Copy every row below word for word, leaving out the pictures.

[DATASET ENTRIES — start]

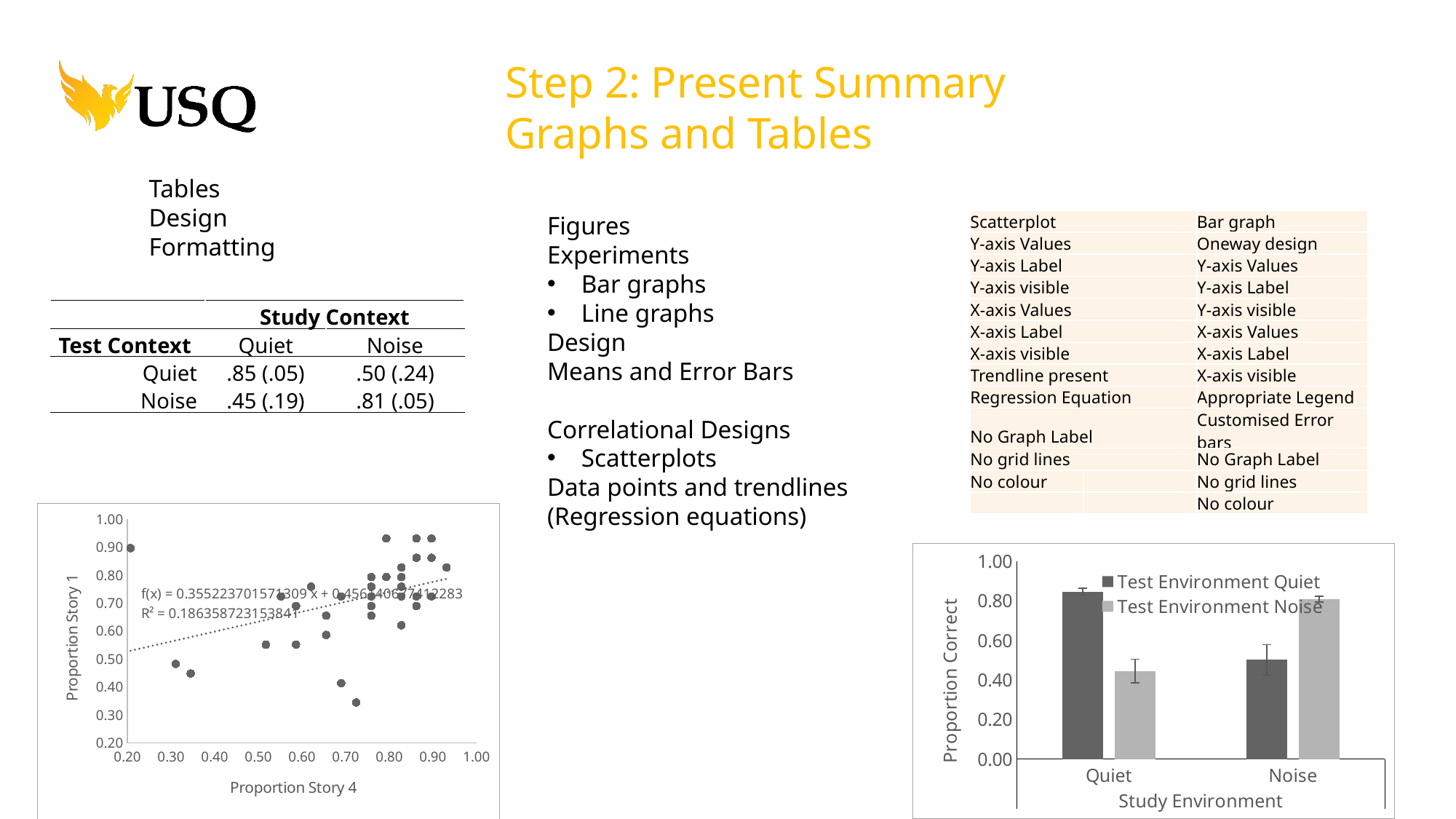
In the bottom-right bar chart, is the Test Environment Quiet value for the Noise study environment greater or less than 0.60? less In the bottom-left scatter plot, does the trendline rise or fall as Proportion Story 4 increases? rises In the bottom-right bar chart, which series has the taller bar for the Quiet study environment? Test Environment Quiet In the bottom-right bar chart, is the Test Environment Noise value for the Quiet study environment greater or less than 0.60? less In the bottom-right bar chart, is the Test Environment Quiet value for the Quiet study environment greater or less than 0.60? greater What kind of chart is the bottom-right chart with the x-axis 'Study Environment'? bar chart In the bottom-right bar chart, which series has the taller bar for the Noise study environment? Test Environment Noise In the bottom-right bar chart, how many series does the legend list? 2 In the bottom-left scatter plot, what is the R² value shown for the trendline? 0.186358723153841 What kind of chart is the bottom-left chart with the x-axis 'Proportion Story 4'? scatter plot In the bottom-right bar chart, how many categories are shown on the x-axis? 2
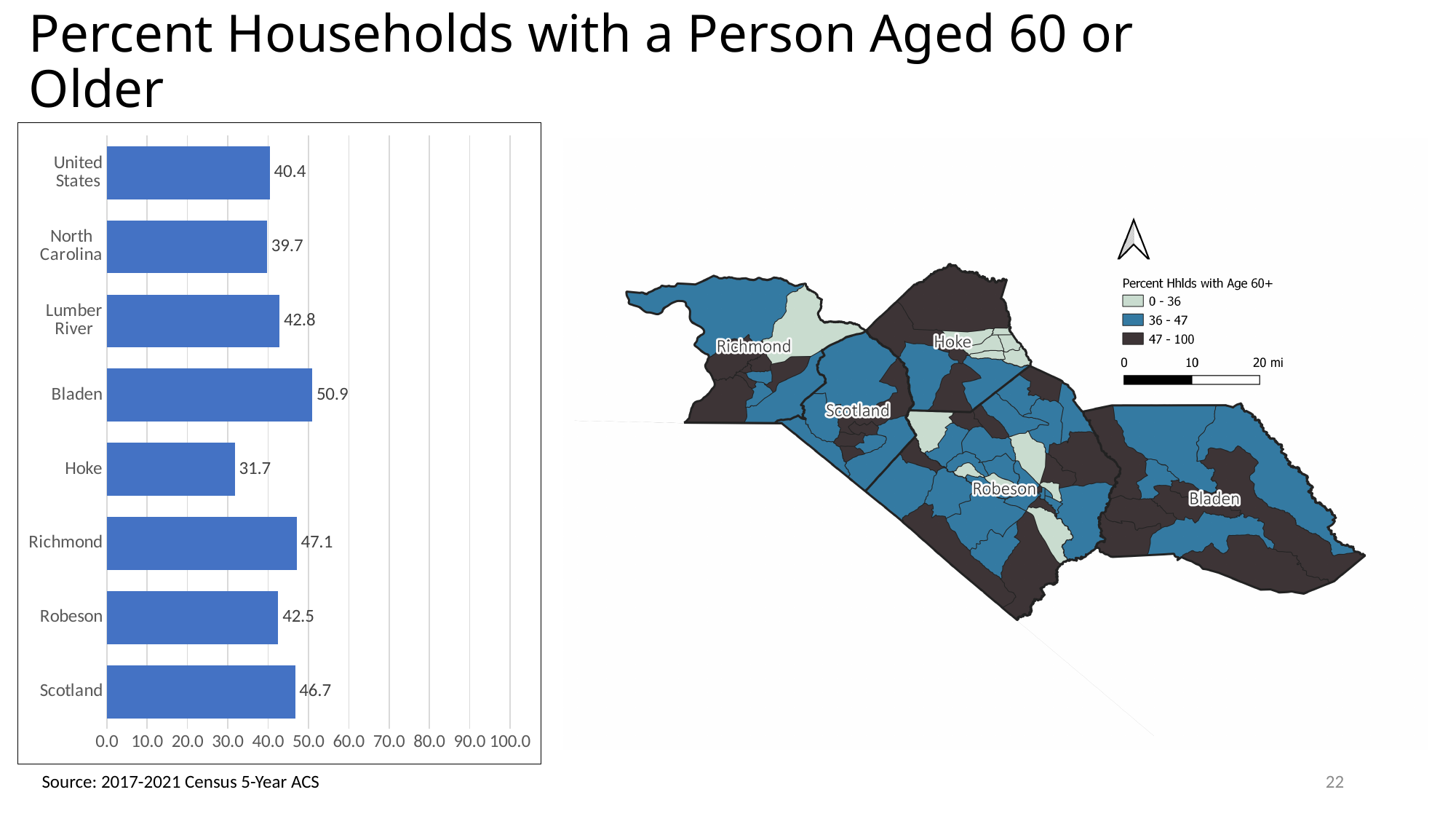
What is the difference between the values for Richmond and Scotland in the bar chart? 0.4 What is the value for North Carolina in the bar chart? 39.7 What kind of chart is shown on the left of the slide? Bar chart What is the highest value shown on the x axis of the bar chart? 100.0 What is the value for Hoke in the bar chart? 31.7 What is the value for Bladen in the bar chart? 50.9 Which category has the lowest value in the bar chart? Hoke Which category has the highest value in the bar chart? Bladen How many categories are shown in the bar chart? 8 Which is larger in the bar chart, the value for Robeson or the value for Richmond? Richmond What is the difference between the values for Bladen and Hoke in the bar chart? 19.2 What is the value for Lumber River in the bar chart? 42.8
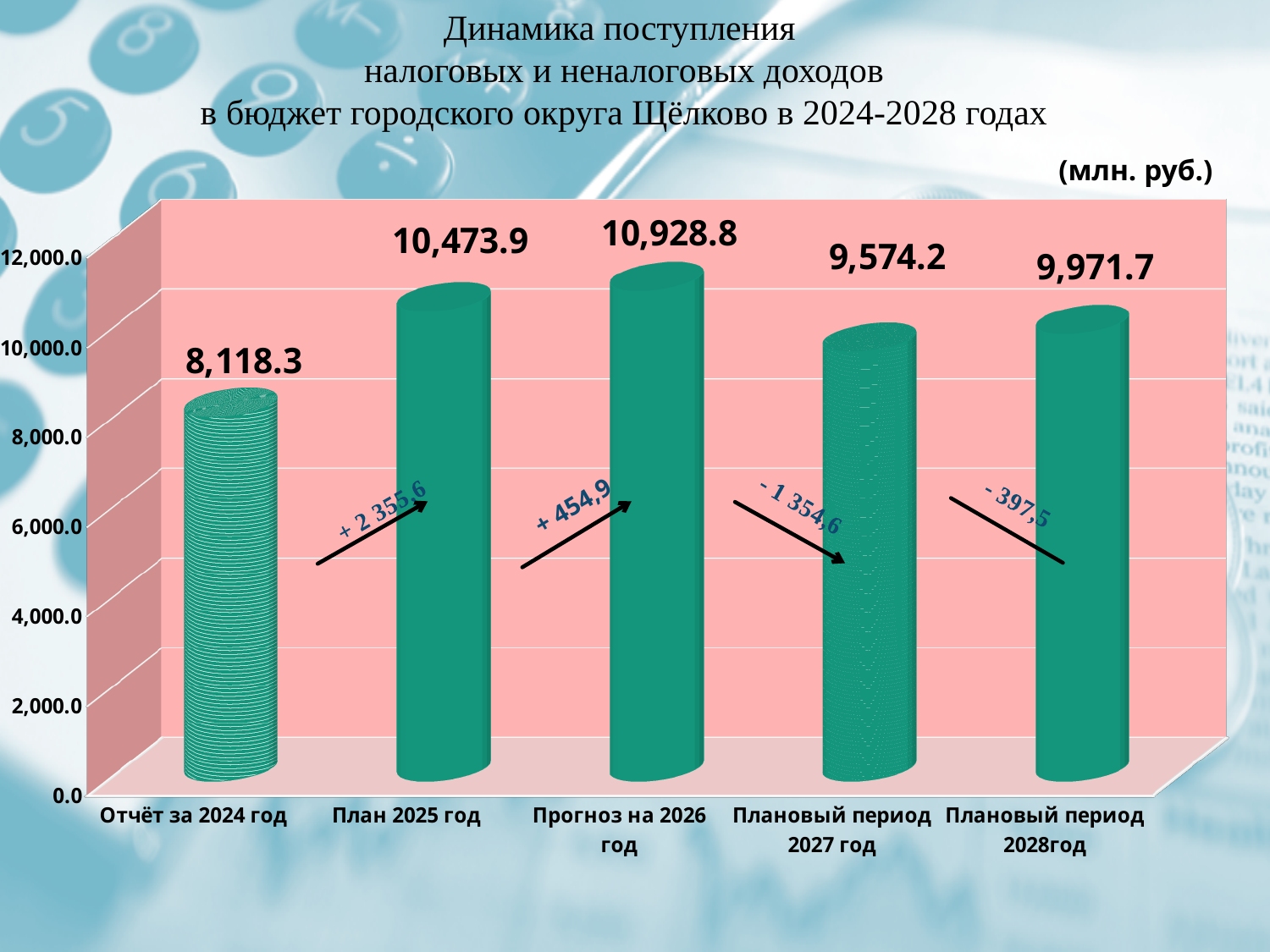
What is the value for «Отчёт за 2024 год»? 8,118.3 What is the value for «Прогноз на 2026 год»? 10,928.8 Which category has the lowest value? Отчёт за 2024 год Which category has the highest value? Прогноз на 2026 год What is the difference between the values for «План 2025 год» and «Отчёт за 2024 год»? 2,355.6 Is the value for «Отчёт за 2024 год» greater or less than 10,000.0? less What is the difference between the values for «Прогноз на 2026 год» and «Плановый период 2027 год»? 1,354.6 What is the value for «План 2025 год»? 10,473.9 What is the value for «Плановый период 2028год»? 9,971.7 How many categories are shown on the chart? 5 What kind of chart is shown on the slide? bar chart Which is larger: the value for «Плановый период 2027 год» or «Плановый период 2028год»? Плановый период 2028год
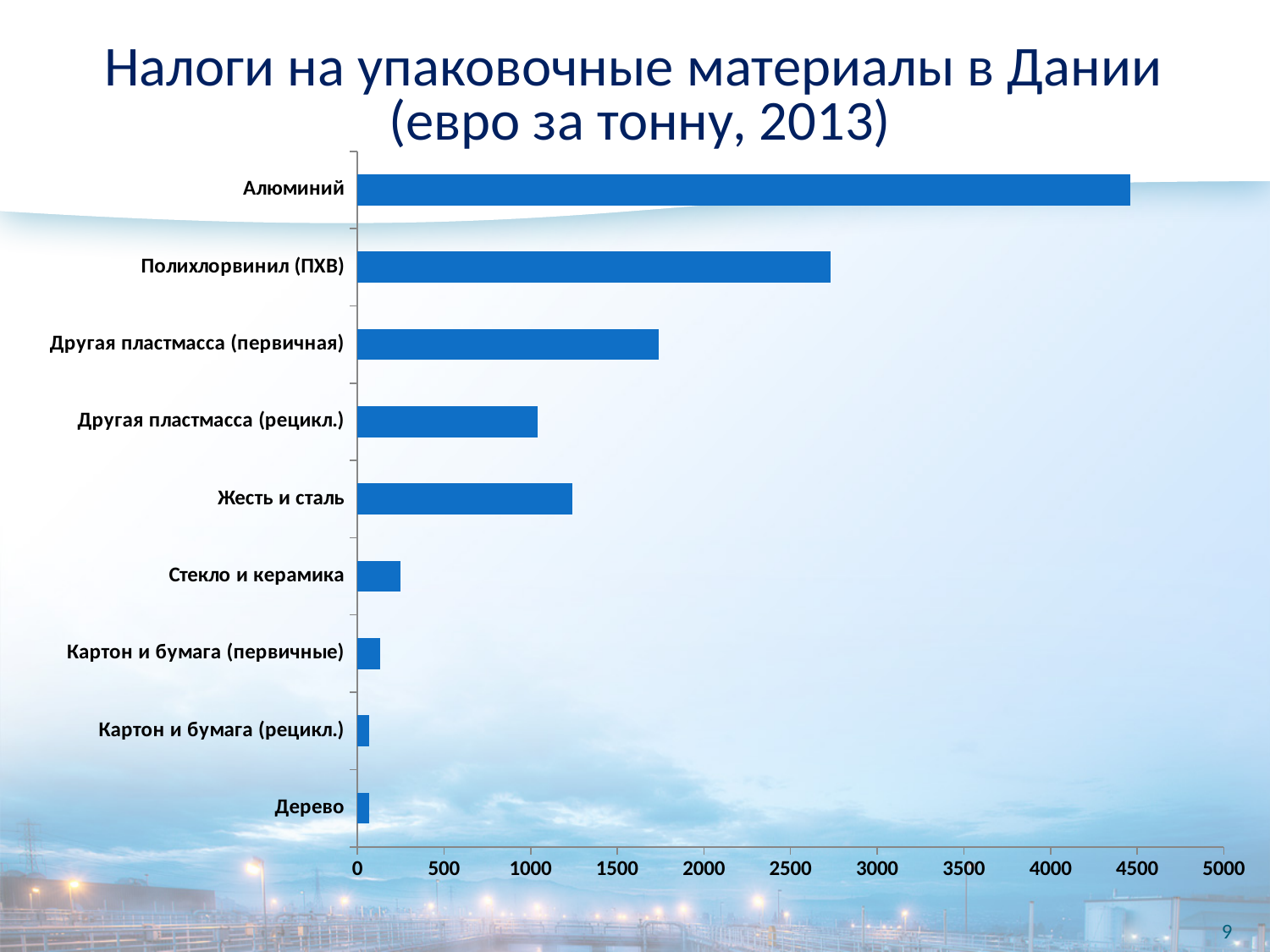
Which packaging material has the highest tax in the chart? Алюминий What kind of chart is shown on the slide? bar chart Is the value for Жесть и сталь greater or less than 1000? greater Which has a higher value: Жесть и сталь or Другая пластмасса (рецикл.)? Жесть и сталь Which has a higher value: Полихлорвинил (ПХВ) or Другая пластмасса (первичная)? Полихлорвинил (ПХВ) Is the value for Другая пластмасса (первичная) greater or less than 1500? greater Is the value for Картон и бумага (первичные) greater or less than 500? less What is the maximum value shown on the horizontal axis of the chart? 5000 How many packaging material categories are shown in the chart? 9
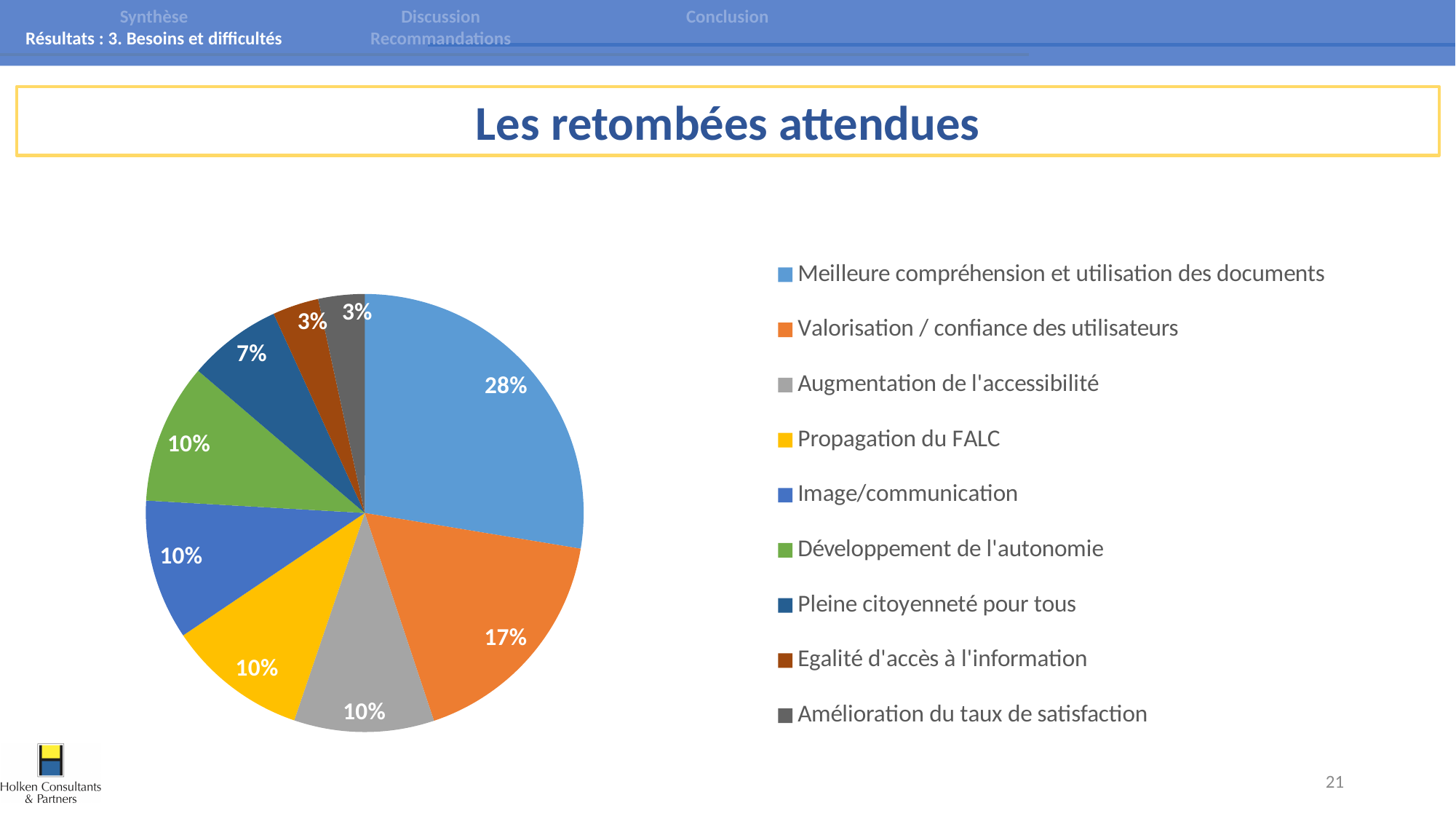
How many slices does the pie chart have? 9 What percentage is shown for 'Valorisation / confiance des utilisateurs'? 17% Which is larger: 'Pleine citoyenneté pour tous' or 'Développement de l'autonomie'? Développement de l'autonomie Which category has the largest share of the pie? Meilleure compréhension et utilisation des documents What percentage is shown for 'Egalité d'accès à l'information'? 3% What type of chart is shown on the slide? Pie chart What share of the pie is 'Meilleure compréhension et utilisation des documents'? 28% What percentage is shown for 'Propagation du FALC'? 10% What percentage is shown for 'Pleine citoyenneté pour tous'? 7% What is the difference in percentage points between 'Meilleure compréhension et utilisation des documents' and 'Valorisation / confiance des utilisateurs'? 11 What is the title of the slide containing the pie chart? Les retombées attendues What colour is the slice for 'Image/communication'? Blue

[DATASET ENTRIES — finish]

• [COMPLETED EXERCISE]:
In the bottom-right bar chart, is the Test Environment Quiet value for the Noise study environment greater or less than 0.60? less In the bottom-left scatter plot, does the trendline rise or fall as Proportion Story 4 increases? rises In the bottom-right bar chart, which series has the taller bar for the Quiet study environment? Test Environment Quiet In the bottom-right bar chart, is the Test Environment Noise value for the Quiet study environment greater or less than 0.60? less In the bottom-right bar chart, is the Test Environment Quiet value for the Quiet study environment greater or less than 0.60? greater What kind of chart is the bottom-right chart with the x-axis 'Study Environment'? bar chart In the bottom-right bar chart, which series has the taller bar for the Noise study environment? Test Environment Noise In the bottom-right bar chart, how many series does the legend list? 2 In the bottom-left scatter plot, what is the R² value shown for the trendline? 0.186358723153841 What kind of chart is the bottom-left chart with the x-axis 'Proportion Story 4'? scatter plot In the bottom-right bar chart, how many categories are shown on the x-axis? 2
What is the difference between the values for Richmond and Scotland in the bar chart? 0.4 What is the value for North Carolina in the bar chart? 39.7 What kind of chart is shown on the left of the slide? Bar chart What is the highest value shown on the x axis of the bar chart? 100.0 What is the value for Hoke in the bar chart? 31.7 What is the value for Bladen in the bar chart? 50.9 Which category has the lowest value in the bar chart? Hoke Which category has the highest value in the bar chart? Bladen How many categories are shown in the bar chart? 8 Which is larger in the bar chart, the value for Robeson or the value for Richmond? Richmond What is the difference between the values for Bladen and Hoke in the bar chart? 19.2 What is the value for Lumber River in the bar chart? 42.8
What is the value for «Отчёт за 2024 год»? 8,118.3 What is the value for «Прогноз на 2026 год»? 10,928.8 Which category has the lowest value? Отчёт за 2024 год Which category has the highest value? Прогноз на 2026 год What is the difference between the values for «План 2025 год» and «Отчёт за 2024 год»? 2,355.6 Is the value for «Отчёт за 2024 год» greater or less than 10,000.0? less What is the difference between the values for «Прогноз на 2026 год» and «Плановый период 2027 год»? 1,354.6 What is the value for «План 2025 год»? 10,473.9 What is the value for «Плановый период 2028год»? 9,971.7 How many categories are shown on the chart? 5 What kind of chart is shown on the slide? bar chart Which is larger: the value for «Плановый период 2027 год» or «Плановый период 2028год»? Плановый период 2028год
Which packaging material has the highest tax in the chart? Алюминий What kind of chart is shown on the slide? bar chart Is the value for Жесть и сталь greater or less than 1000? greater Which has a higher value: Жесть и сталь or Другая пластмасса (рецикл.)? Жесть и сталь Which has a higher value: Полихлорвинил (ПХВ) or Другая пластмасса (первичная)? Полихлорвинил (ПХВ) Is the value for Другая пластмасса (первичная) greater or less than 1500? greater Is the value for Картон и бумага (первичные) greater or less than 500? less What is the maximum value shown on the horizontal axis of the chart? 5000 How many packaging material categories are shown in the chart? 9
How many slices does the pie chart have? 9 What percentage is shown for 'Valorisation / confiance des utilisateurs'? 17% Which is larger: 'Pleine citoyenneté pour tous' or 'Développement de l'autonomie'? Développement de l'autonomie Which category has the largest share of the pie? Meilleure compréhension et utilisation des documents What percentage is shown for 'Egalité d'accès à l'information'? 3% What type of chart is shown on the slide? Pie chart What share of the pie is 'Meilleure compréhension et utilisation des documents'? 28% What percentage is shown for 'Propagation du FALC'? 10% What percentage is shown for 'Pleine citoyenneté pour tous'? 7% What is the difference in percentage points between 'Meilleure compréhension et utilisation des documents' and 'Valorisation / confiance des utilisateurs'? 11 What is the title of the slide containing the pie chart? Les retombées attendues What colour is the slice for 'Image/communication'? Blue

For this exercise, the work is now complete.